Notably missing from the president’s executive orders, however, was a repeal of Deferred Action for Childhood Arrivals (DACA), a policy created by President Barack Obama in 2012 to provide work authorization and freedom from deportation to undocumented immigrants who were brought to the United States as children. Still, amid fears the Trump administration will kill off DACA — his campaign website promised to “immediately terminate” the program — more than 1,700 education leaders from across the country have signed a petition calling on the president to leave DACA alone.
“We believe students brought to the U.S. as children must be able to pursue an education without the threat of deportation, and have a pathway to fully participate in American society as citizens,” says the petition, which was created by Stand for Children, a nonprofit education advocacy group. “To be clear, these are young people in whom we already have invested. They are part of our community, and as graduates they have the capacity to contribute to our economy and society.”
Though education policy often splits along ideological lines, the petition signals a moment of consensus for two sides that generally don’t get along. Along with superintendents from some of America’s largest school districts, signatories include leaders from charter schools, Teach for America and the American Federation of Teachers.
Last week, legislation was reintroduced in the Senate to temporarily protect more than 740,000 students from DACA’s uncertain future. The bill would grant DACA students — known as DREAMers — a three-year “provisional protected status.”
A comment by White House Press Secretary Sean Spicer, however, signaled that Trump might be backtracking from his aggressive stance on DACA. On Monday, Spicer said ending DACA is not among Trump’s priorities. Instead, he said, Trump intends to focus on undocumented immigrants who have criminal records “or pose a threat to the American people.”
As the fate of hundreds of thousands of students remains up in the air, here are the reasons that some of America’s top education leaders signed the Stand for Children petition:
John King, former U.S. secretary of education:
“DACA has helped hundreds of thousand of young people pursue higher education, productive employment and a path to opportunity. DREAMers have attended K-12 schools here, are students across the nation’s higher-education campuses, are an integral part of our communities and the country’s economy, and will remain so. The country is best served by ensuring DACA students have access to opportunity.
“As educators, we stand up for our students — that is why so many education leaders have signed on to the petition. Any secretary of education, regardless of party, should work to advance the nation’s economic future by protecting DACA — and advocating for comprehensive immigration reform.”
Elisa Villanueva Beard, CEO, Teach for America:
“Since 2013, we have brought promising leaders with DACA status into classrooms where they’re most needed.

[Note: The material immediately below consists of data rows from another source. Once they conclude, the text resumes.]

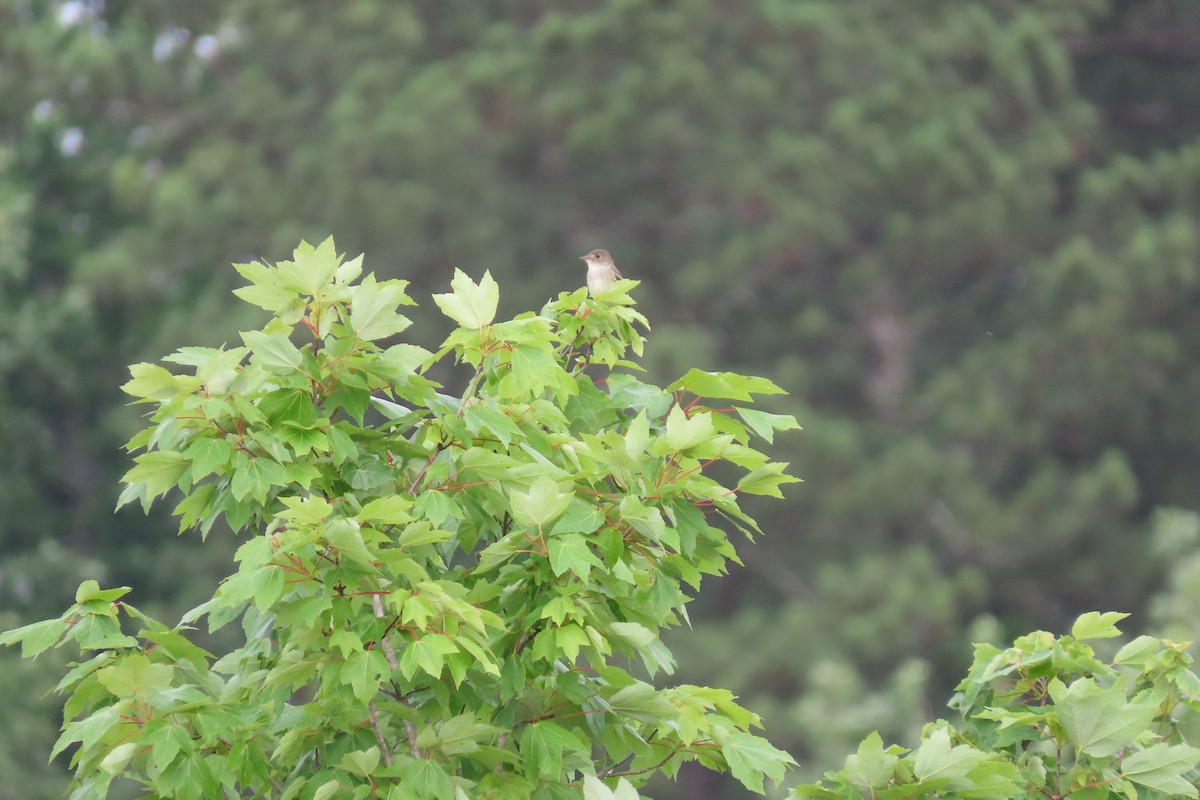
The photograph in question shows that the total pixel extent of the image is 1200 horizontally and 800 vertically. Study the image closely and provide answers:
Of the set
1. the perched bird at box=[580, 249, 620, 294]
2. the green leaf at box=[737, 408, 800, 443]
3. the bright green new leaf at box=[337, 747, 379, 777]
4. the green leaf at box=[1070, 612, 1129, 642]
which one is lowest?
the bright green new leaf at box=[337, 747, 379, 777]

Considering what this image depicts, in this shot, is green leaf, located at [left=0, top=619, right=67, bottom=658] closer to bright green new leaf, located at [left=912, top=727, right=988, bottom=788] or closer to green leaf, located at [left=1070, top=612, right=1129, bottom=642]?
bright green new leaf, located at [left=912, top=727, right=988, bottom=788]

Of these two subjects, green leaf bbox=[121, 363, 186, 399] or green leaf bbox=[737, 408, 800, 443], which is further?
green leaf bbox=[737, 408, 800, 443]

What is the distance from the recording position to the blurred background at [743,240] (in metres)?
18.4

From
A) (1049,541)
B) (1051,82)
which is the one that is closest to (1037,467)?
(1049,541)

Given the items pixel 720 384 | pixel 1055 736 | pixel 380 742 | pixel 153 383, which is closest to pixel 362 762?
pixel 380 742

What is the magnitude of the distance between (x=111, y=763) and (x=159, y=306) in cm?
1639

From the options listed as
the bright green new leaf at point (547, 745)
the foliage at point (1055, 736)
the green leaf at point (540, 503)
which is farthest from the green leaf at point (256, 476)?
the foliage at point (1055, 736)

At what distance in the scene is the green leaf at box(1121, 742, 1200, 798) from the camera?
11.3ft

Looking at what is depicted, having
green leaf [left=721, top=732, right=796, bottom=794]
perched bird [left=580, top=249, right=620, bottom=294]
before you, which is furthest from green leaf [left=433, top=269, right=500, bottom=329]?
perched bird [left=580, top=249, right=620, bottom=294]

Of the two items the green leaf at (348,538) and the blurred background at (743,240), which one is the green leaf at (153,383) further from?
the blurred background at (743,240)

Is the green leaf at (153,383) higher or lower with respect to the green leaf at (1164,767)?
lower

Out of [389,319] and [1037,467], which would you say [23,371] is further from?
[389,319]

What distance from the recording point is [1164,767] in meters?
3.48

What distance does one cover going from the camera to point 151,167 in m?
20.2
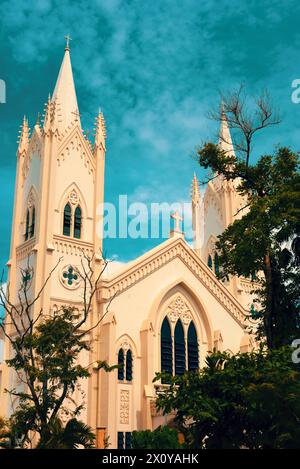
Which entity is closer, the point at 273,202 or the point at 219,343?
the point at 273,202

The communities where we work and our country have benefited from the talent and commitment of more than 140 extraordinary individuals who were brought to the United States as children and have joined our leadership force. I remain hopeful that the administration will not rescind DACA protections and will work toward a long-term solution for DREAMers, including students in our classrooms who are undocumented. We believe that our DREAMer teachers should be able to teach and lead in their communities while pursuing pathways to citizenship. They are role models to the thousands of children they teach and to our nation at large.”
Shavar Jeffries, president, Democrats for Education Reform:
“For us to create a better future for all kids and communities, we have to ensure that our diversity continues to be our greatest strength as a nation. For many students who have been brought to this country as children, this is the only home they’ve known, and we believe that they should be able to get an excellent education — without the threat of deportation for themselves and their families — that will prepare them to contribute to the country they love. Additionally, the many educators who are DACA beneficiaries can serve as role models for students’ lifelong success as individuals who share the backgrounds of their students. It is our responsibility as advocates for kids to expand, not limit, opportunities for DREAMers.”
Jeremy Chiappetta, executive director, Blackstone Valley Prep Mayoral Academy in Rhode Island:
“Next year, we will be graduating our first-ever class of high school seniors. DACA is a critical piece to ensuring a path to success in college and the world beyond for all kids in our community and for our country.”
Chris Cerf, superintendent, Newark Public Schools:
“While we can’t be certain at this point exactly what the new administration will do regarding DACA, what we do know for certain is how the recent election, and the rhetoric that accompanied it, has made Newark families feel. The DACA program and the DREAM Act proposal gave many immigrant families in our community a greater sense of stability and inclusion. With the election, many of these families and even some educators have expressed real fears about their future. Newark is a community where one out of every three residents is born in another country, and 25 percent of students speak Spanish as a primary language at home. These students and their families contribute immeasurably to our community. I signed this petition to let them know that we at Newark Public Schools stand with them and will do everything in our power to ensure that they continue to have access to a high-quality education here in Newark.”